ACTIVITY — Return exactly the lines below, starting with the one that has "United States, site sanjuan_2010_Unit163_Ivan006." and going on through the one that has "genus: Tayassu".

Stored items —
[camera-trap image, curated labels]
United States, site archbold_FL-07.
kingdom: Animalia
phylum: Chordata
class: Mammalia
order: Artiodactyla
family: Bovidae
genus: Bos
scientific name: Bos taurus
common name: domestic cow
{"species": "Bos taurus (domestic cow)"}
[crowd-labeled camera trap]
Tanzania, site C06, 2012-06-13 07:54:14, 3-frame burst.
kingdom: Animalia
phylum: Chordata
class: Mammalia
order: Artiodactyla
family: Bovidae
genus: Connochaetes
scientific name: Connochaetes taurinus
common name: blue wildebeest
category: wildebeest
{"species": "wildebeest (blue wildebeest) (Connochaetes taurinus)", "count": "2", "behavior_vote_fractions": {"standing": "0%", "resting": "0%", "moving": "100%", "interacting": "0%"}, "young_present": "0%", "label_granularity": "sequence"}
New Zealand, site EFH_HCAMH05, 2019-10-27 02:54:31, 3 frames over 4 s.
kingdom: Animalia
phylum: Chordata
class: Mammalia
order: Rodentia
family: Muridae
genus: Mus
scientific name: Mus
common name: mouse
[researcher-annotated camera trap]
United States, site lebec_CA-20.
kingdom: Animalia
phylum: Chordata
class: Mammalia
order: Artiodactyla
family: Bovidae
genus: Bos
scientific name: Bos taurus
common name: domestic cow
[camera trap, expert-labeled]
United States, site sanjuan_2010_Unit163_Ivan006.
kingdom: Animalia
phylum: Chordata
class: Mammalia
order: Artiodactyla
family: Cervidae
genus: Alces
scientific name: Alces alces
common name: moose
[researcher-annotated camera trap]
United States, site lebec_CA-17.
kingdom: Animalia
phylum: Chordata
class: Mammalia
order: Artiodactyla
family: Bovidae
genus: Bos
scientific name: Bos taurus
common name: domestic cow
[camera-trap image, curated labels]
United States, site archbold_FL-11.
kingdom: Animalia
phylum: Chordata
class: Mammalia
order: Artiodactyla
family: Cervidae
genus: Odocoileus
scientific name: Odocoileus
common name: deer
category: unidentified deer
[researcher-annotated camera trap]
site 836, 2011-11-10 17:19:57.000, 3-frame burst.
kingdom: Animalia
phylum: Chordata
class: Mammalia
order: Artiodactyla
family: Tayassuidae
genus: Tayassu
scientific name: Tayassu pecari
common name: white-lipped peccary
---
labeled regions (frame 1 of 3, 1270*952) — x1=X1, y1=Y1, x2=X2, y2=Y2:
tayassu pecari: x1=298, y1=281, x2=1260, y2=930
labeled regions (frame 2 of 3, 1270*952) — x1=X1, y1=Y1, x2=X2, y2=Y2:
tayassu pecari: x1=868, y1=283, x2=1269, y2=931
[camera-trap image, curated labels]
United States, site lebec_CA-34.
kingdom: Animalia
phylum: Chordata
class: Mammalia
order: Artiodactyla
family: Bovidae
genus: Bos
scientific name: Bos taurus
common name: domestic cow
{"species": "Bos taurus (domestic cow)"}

SOLUTION FOR THIS EXERCISE —
United States, site sanjuan_2010_Unit163_Ivan006.
kingdom: Animalia
phylum: Chordata
class: Mammalia
order: Artiodactyla
family: Cervidae
genus: Alces
scientific name: Alces alces
common name: moose
[researcher-annotated camera trap]
United States, site lebec_CA-17.
kingdom: Animalia
phylum: Chordata
class: Mammalia
order: Artiodactyla
family: Bovidae
genus: Bos
scientific name: Bos taurus
common name: domestic cow
[camera-trap image, curated labels]
United States, site archbold_FL-11.
kingdom: Animalia
phylum: Chordata
class: Mammalia
order: Artiodactyla
family: Cervidae
genus: Odocoileus
scientific name: Odocoileus
common name: deer
category: unidentified deer
[researcher-annotated camera trap]
site 836, 2011-11-10 17:19:57.000, 3-frame burst.
kingdom: Animalia
phylum: Chordata
class: Mammalia
order: Artiodactyla
family: Tayassuidae
genus: Tayassu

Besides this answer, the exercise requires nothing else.